Changes noted: The most obvious change was the evening light on the beautiful Cherry Blossom Tree in the host’s garden. The verdant greenery of the hedge and the surrounding panel was a contrast to the bare winter branches, now fully covered, seen on my last visit.

The purple flower of the Annual Honesty is growing to the right of the panel and there are still hints of Winter Jasmine that I thought had finished on my last visit. The ivy is bursting forth all over but particularly in places now stopping the panel from hanging straight down. While I was photographing the wind blew lightly but enough to catch the panel on some foliage at the left-hand side where it caught and changed the form of the panel yet again. I decided to leave it. Few visible changes to the actual panel are noticeable.
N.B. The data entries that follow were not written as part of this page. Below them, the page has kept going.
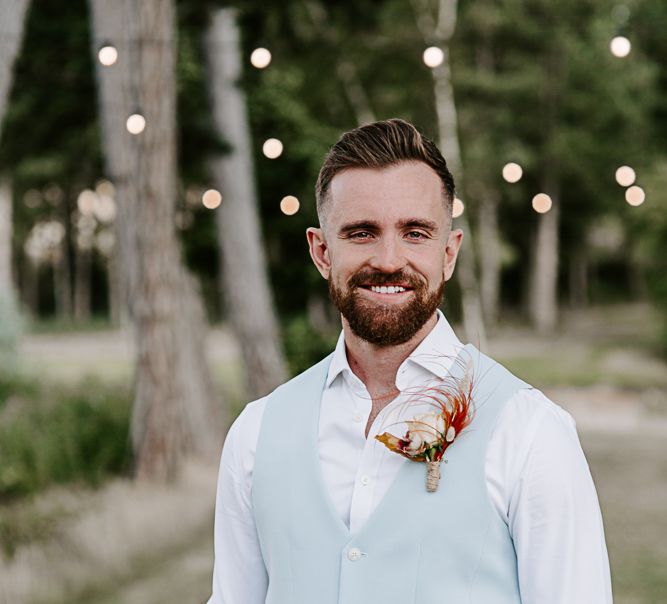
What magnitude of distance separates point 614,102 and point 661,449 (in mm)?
14738

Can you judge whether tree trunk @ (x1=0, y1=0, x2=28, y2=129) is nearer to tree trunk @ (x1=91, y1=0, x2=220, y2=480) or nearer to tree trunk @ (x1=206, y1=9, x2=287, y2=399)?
tree trunk @ (x1=91, y1=0, x2=220, y2=480)

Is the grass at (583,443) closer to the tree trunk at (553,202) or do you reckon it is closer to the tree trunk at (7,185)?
the tree trunk at (7,185)

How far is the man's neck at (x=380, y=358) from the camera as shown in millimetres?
1788

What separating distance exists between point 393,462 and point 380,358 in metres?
0.22

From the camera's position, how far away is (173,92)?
6.99 m

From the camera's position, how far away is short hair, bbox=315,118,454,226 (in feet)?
5.68

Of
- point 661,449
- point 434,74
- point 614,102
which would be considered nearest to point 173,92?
point 661,449

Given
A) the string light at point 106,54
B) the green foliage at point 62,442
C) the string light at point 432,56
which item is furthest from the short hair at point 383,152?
the green foliage at point 62,442

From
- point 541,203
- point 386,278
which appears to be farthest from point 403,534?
point 541,203

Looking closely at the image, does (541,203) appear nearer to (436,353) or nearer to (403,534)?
(436,353)

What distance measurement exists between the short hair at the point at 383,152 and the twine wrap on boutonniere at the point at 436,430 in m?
0.37

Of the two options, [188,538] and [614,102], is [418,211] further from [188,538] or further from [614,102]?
[614,102]

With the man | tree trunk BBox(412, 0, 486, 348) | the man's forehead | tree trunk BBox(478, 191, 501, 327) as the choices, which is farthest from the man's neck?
tree trunk BBox(478, 191, 501, 327)

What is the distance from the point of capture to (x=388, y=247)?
1.72 meters
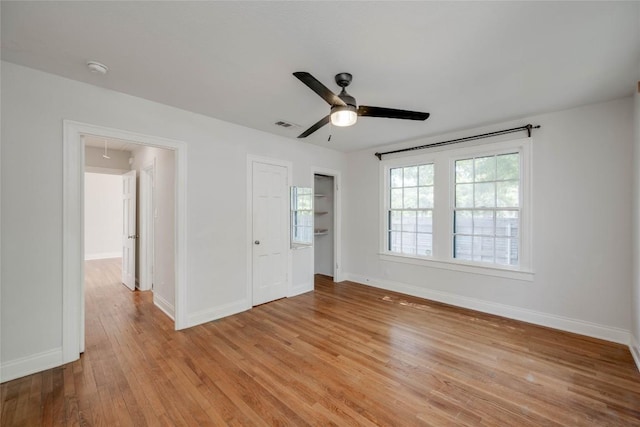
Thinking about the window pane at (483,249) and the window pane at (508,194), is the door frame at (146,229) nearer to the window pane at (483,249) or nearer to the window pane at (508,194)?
the window pane at (483,249)

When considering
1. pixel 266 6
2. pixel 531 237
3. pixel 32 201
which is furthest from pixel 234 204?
pixel 531 237

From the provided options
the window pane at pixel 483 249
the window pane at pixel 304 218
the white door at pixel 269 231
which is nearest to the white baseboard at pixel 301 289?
the white door at pixel 269 231

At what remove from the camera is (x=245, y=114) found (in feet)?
11.3

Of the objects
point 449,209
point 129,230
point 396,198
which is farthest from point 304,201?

Monday 16th May 2022. Approx. 8.20pm

Changes noted: The visit was on a very rainy evening, the panel was very wet and twisted with clear tooth-like frayed edges. I noticed a spider crawling up the fabric as I unfolded it, also a falling leaf had stuck to the wet cloth, this, I expect will fall off as the panel dries out. The photos show, in certain places, the panel is quite dirty although overall it is staying remarkable white. The final image shows the beautiful white blossom of the Mexican Orange.

Monday 23rd May 2022. Approx. 8.30pm

Changes noted: Changes noted: The fraying threads on the panel were once again caught on the foliage behind causing it to hang in rather an odd shape. On the right-hand side this was merely to the greenery behind, but on the left-hand it was to the stem of a beautiful, yellow rose completely hidden by the panel. A new small black mark – a dot – had appeared at the centre of the panel and small bits of twig, some old, some new, hung from various threads at different parts of the panel. Honesty was in bloom to the right of the panel; it’s purple flowers can be seen in the second image below. The hosts needed to trim the hedge and this was possibly my last chance to visit before the Solas Festival exhibition and therefore I made the decision to not just untangle it but take it away.